Drug dependence is a syndrome that occurs during the use of psychotropic substances; it is further characterized by a pathological need for the intake of these substances in order to avoid the formation of mental disorders and the appearance of a state of discomfort that occurs when the intake is stopped or when antagonists of such substances are administered.
Not only tranquilizers, narcotic analgesics, barbiturates cause drug dependence, but also hallucinogenic substances, organic solvents. The disease forms during repeated injections of psychoactive substances. In this case, the clinical picture is the same as with drug addiction. There are two types of drug dependence: psychological and physical. During psychological dependence, when you stop taking the substance, you get a feeling of emotional and psychological discomfort. Attraction is intrusive, often irresistible.
Physical drug dependence is characterized by withdrawal syndrome, which is observed along with autonomic-somatic and neurological disorders. Withdrawal syndrome can also occur with the introduction of antagonists of the substance that served as the drug. The nature of abstinence and the course of its course directly depends on the type of psychoactive substance itself, as well as on factors such as the duration of consumption and the dose administered.
There are certain substances that can cause a complex of addictions (both psychological and physiological). These are morphine, tranquilizers, codeine, barbiturates. The development of drug dependence is often accompanied by the formation of addiction. This is especially true in case of abuse of morphine, as well as narcotic analgesics. In general, the mechanisms of development of drug addiction are not well understood.
The formation of psychological drug dependence is affected by the ability of psychotropic substances to distort a person’s mental state, increase or decrease perception, fear, and anxiety.
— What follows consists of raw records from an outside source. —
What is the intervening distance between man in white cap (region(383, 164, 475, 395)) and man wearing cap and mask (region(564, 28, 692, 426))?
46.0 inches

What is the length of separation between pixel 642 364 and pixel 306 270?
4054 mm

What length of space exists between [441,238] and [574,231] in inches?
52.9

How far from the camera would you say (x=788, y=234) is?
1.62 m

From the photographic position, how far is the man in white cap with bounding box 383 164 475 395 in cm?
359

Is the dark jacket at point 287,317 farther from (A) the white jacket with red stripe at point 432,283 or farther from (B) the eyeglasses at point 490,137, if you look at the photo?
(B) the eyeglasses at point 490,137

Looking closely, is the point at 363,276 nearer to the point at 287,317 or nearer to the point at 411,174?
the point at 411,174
Therefore, a certain circle of people, being in the grip of disposing factors, feels the need to consume such substances in order to achieve a comfortable state. Dependence develops when prescribing psychotropic drugs to neurotic patients, who after the end of the course of treatment tend to further relieve depressing sensations.
The development of physical drug dependence is influenced by adaptive reactions that are associated with a change in the number and sensitivity of receptors in the human organs. In addition, the production of endogenous substances in the body is disrupted. Stopping addiction medication causes withdrawal symptoms. The phenomena occurring in the body with withdrawal syndrome are completely opposite to the effects caused by a psychotropic substance. For example, with morphinism during withdrawal symptoms, severe pain and diarrhea appear. When stopping the use of barbiturates, convulsions are observed, with the withdrawal of tranquilizers, increased anxiety of the patient is noted.
The appearance of drug dependence occurs in most cases during the medical treatment of a number of certain diseases, mainly in chronic or progressive forms. The treatment of such diseases is carried out by the most modern and quite effective drugs. Also, drug dependence is encountered when conducting substitution therapy.
Nevertheless, this dependence differs from drug and toxic dependence, primarily in that the cessation of the drug inevitably leads to an exacerbation of the cured disease, but not to the manifestation of withdrawal symptoms, which is characteristic of physical dependence on psychoactive drugs. In diabetes mellitus, the withdrawal of insulin leads to the development of hyperglycemia or coma, the cessation of glucocorticoids in asthma leads to an increase in its attacks, and the withdrawal of antianginal drugs aggravates the course of coronary heart disease.